CONSIGNE => Poursuivez le texte ci-dessous sur la pièce de Shakespeare consacrée à Helena, Bertrand et Parolles, en reprenant juste après la citation qui le clôt.

TEXTE PRÉSENTÉ =>
+ + + + + + +
A l'époque de
Shakespeare, les rôles de femmes étaient souvent donnés aux hommes puisque les femmes n'étaient pas admises sur les scènes de théâtre.
Ici,
Shakespeare donne un peu le revers de cette interdiction puisqu'il présente un personnage féminin (Helena) qui est moins inconstante qu'un homme tout en gardant toute sa ruse.
Son mari, Bertrand, lui, pupille du roi, à côté d'elle n'apparaît que comme un jeune godelureau qui fuit l'épouse qu'il n'avait pas désirée puisque le roi le lui a imposé après qu'elle l'eut guéri d'un abcès mortel. Il fuit en Italie, à Florence où les Français viennent prêter main forte à leurs provinces dans des guerres intestines. Car Helena est présentée comme la femme qui possède les vertus secrètes qui peuvent guérir le roi, c'est la nature face à la science, la constance face à la légèreté. de même, si la virginité est métaphoriquement considérée comme une citadelle, une guerre que les hommes doivent mener (Bertrand), elle est aussi le gage, l'héritage le plus précieux des filles pauvres à l'instar de Diana, la jeune florentine que Bertrand tente de séduire à Florence poussée par son instinct animal.
Dans ce petit monde, inspiré d'un conte de Painter, lui-même tiré du Decameron de Boccace, gravitent des figures philosophiques, le sage expérimenté (Lafew ou Lafeu en français) qui perçoit la vantardise clownesque de Parolles, le matamore qui entraîne Bertrand à Florence qui décidément se fait piéger par les mots (Parolles) et ses instincts (Diana), le clown dont les jeux de mots renvoient chacun à ses propres turpitudes :
“Clown : A fool, sir, at a woman's service and a knave at a man's.”*(“Un idiot, monsieur, au service des femmes et un coquin à celui des hommes”)
Si le clown garde son insolence et sa liberté, Parolles – qui bien sûr n'existe que par ce qu'il dit, emblématique du personnage de fiction – se fait confondre et laisse libre cours à sa lâcheté lorsque les officiers le piègent, lui faisant croire –illusion sonore encore – qu'il est aux mains des ennemis en inventant une langue qu'il entend les yeux bandés. Mais là encore, on ne serait pas dans
Shakespeare s'il l'on se contentait de rire du matamore. Ce qu'il avoue, c'est le vice de Bertrand en même temps que sa couardise à l'utiliser comme entremetteur. Ce que l'intéressé prend mal tandis que Parolles, humilié après avoir révélé la lâcheté des officiers présents, fait contre mauvaise fortune, bon coeur en une des phrases les plus simples et les plus pures rappelant d'autres personnages shakespeariens tel
Richard II vers son dépouillement:
« Simply the thing I am
Shall make me live”.* (« Ce que je suis simplement, me fera vivre. »)
+ + + + + + +
LIGNES EXTRAITES =>
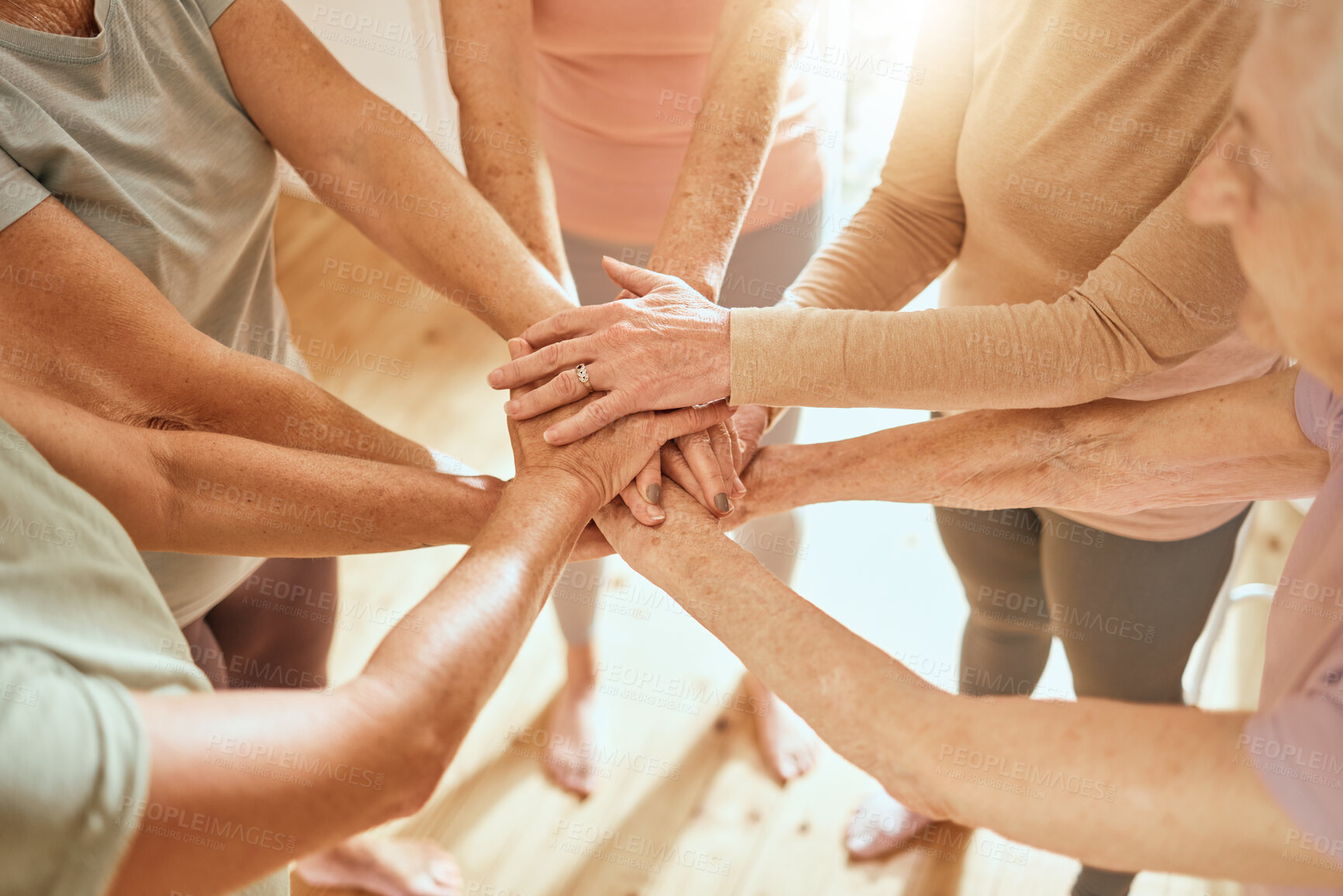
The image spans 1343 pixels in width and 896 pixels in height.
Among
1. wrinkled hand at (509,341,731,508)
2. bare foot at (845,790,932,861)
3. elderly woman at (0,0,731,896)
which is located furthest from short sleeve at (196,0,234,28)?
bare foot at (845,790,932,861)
+ + + + + + +
RÉPONSE =>
C'est bien sûr dans la dernière scène que tout se joue, que tout le monde se réconcilie, quoiqu'encore une fois,
Shakespeare fasse traîner le dénouement sur un premier pardon du roi qui se courrouce à la vue de la bague que porte Bertrand qui est ignorant de tout le stratagème mis en place par Helena. Car c'est bien elle la metteuse en scène et c'est par elle que tout se remet en place, c'est la guérisseuse de tous les maux, de la fistule du roi à l'inconstance des hommes.
Echange de lettres pour dire qu'on part, pour poser des énigmes impossibles à résoudre apriori. Puisqu'Helena est censée être restée en France, Bertrand pose des conditions pour qu'elle soit considérée comme sa femme :
“When thou canst get the ring upon my finger, which never shall come off, and show me a child begotten of thy body that I am a father to, then call me husband; but in such a ‘then' I write a ‘never'.”
*(“Quand tu porteras l'anneau que j'ai au doigt et qui ne s'enlève jamais et me montreras un enfant engendré en toi et dont je suis le père, alors tu pourras m'appeler ton mari ; mais dans cet « alors » j'inscris un « jamais »)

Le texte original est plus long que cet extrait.